On the other side of the Hill, the public financing initiative Fair Elections Now Act passed out of committee for the first time in September.  This landmark bill would provide money to allow candidates to run a competitive campaign once they have attracted a certain amount of small-dollar local donations from their own communities.  More than 200 congressional members and candidates signaled their support for the bill, and polling indicates that the majority of Americans across all parties would support the bill in its current form.

Another legislative initiative that made some progress in the House in the last Congress and will be back on the agenda for the 112th is the Shareholder Protection Act.  This law would give shareholders of publicly traded companies the right to determine whether and how the general treasury funds—the shareholders’ money—is used for political activity.  It would also require companies to disclose these expenditures to the SEC, which is instructed to post the disclosures on its website. 

Unfortunately, even if these bills are enacted, they will only blunt the impact of the Citizens United decision.  This is why a number of Senators (including Sen. Max Baucus (D-MT)) and Representatives (including Representative Donna Edwards (D-MD)) have proposed or cosponsored constitutional amendments designed to restore the First Amendment to its original intent.  The PFAW poll underscores that a majority of Americans favor this approach if it is necessary, and the breadth of the Supreme Court’s decision indicates that a constitutional response is necessary to overturn the decision.  

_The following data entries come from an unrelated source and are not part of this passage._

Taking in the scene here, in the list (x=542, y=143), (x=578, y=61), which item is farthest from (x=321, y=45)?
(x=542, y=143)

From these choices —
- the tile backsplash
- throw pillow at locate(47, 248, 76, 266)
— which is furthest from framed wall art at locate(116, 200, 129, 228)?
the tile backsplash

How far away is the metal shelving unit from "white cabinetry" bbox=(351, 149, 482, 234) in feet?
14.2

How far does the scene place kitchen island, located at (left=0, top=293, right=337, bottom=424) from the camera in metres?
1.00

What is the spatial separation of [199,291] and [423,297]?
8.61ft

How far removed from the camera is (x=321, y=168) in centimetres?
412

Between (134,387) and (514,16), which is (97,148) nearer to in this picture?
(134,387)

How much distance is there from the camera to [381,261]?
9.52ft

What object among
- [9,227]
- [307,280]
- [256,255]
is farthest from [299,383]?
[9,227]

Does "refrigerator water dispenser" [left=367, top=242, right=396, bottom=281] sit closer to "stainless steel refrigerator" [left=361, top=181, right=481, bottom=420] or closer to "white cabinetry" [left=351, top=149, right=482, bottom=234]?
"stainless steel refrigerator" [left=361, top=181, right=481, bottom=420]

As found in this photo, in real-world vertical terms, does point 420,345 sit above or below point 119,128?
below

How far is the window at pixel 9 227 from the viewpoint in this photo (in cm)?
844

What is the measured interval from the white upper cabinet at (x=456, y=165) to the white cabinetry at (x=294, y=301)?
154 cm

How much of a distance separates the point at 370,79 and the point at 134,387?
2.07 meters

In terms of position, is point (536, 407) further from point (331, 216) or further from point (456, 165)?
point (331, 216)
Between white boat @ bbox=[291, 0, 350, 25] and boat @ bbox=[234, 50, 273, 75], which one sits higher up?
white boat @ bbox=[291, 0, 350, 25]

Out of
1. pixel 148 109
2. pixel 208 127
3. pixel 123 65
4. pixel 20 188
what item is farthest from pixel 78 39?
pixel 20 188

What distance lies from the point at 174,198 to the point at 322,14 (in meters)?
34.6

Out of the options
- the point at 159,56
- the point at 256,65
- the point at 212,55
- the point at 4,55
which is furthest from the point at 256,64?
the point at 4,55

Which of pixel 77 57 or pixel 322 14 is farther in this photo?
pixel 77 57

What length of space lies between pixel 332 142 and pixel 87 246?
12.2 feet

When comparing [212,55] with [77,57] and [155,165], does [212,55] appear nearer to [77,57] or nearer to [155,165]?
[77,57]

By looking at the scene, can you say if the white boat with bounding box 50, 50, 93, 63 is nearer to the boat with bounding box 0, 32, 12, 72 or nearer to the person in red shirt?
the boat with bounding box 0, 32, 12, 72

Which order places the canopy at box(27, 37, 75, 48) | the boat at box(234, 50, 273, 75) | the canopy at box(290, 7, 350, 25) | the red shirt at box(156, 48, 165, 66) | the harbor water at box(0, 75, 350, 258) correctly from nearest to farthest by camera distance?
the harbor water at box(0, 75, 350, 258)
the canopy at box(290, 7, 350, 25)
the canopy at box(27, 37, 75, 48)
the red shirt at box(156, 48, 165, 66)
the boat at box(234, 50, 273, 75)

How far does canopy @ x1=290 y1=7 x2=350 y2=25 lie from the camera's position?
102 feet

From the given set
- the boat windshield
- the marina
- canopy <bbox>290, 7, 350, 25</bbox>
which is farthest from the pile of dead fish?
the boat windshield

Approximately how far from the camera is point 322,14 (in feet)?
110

It would not be the first time that the Constitution has been amended in response to a decision from the Supreme Court.  In fact, roughly a quarter of all constitutional amendments have been passed to remedy the Court’s rulings, including the 11th Amendment (restoring states’ sovereign immunity in the wake of Chisholm v. Georgia), the 13th and 14th Amendments (responding to the now-infamous Dred Scott decision), and the 19th Amendment (overturning the Court’s holding in U.S. v. Anthony that states could deny women the right to vote).  Many of these amendments clarified rights that were considered controversial in their day, such as the ability of the federal government to levy an income tax (granted by the 16th Amendment, overturning Pollock v. Farmers’ Loan and Trust Co.) and the ability of state and local governments to levy a poll tax as a way of limiting the participation of certain voters in elections (banned by the 24th Amendment).

Conclusion

The time for an editorial on Citizens United is ripe for many reasons—the approaching anniversary, the recently completed election cycle with its historic expenditures, and the new federal legislative session are just a few.  But an editorial on Citizens United is merited for reasons beyond mere timeliness.  Even today, polls show that far too few Americans—even those who know how they feel about corporations having the same political free speech rights as individuals—are familiar with the decision and its impact on the current political and electoral process.  The implication is that voters may not appreciate the extent to which the political ads they watch are being driven by private interest.  The result is politics at its most cynical, and an erosion of our democratic values.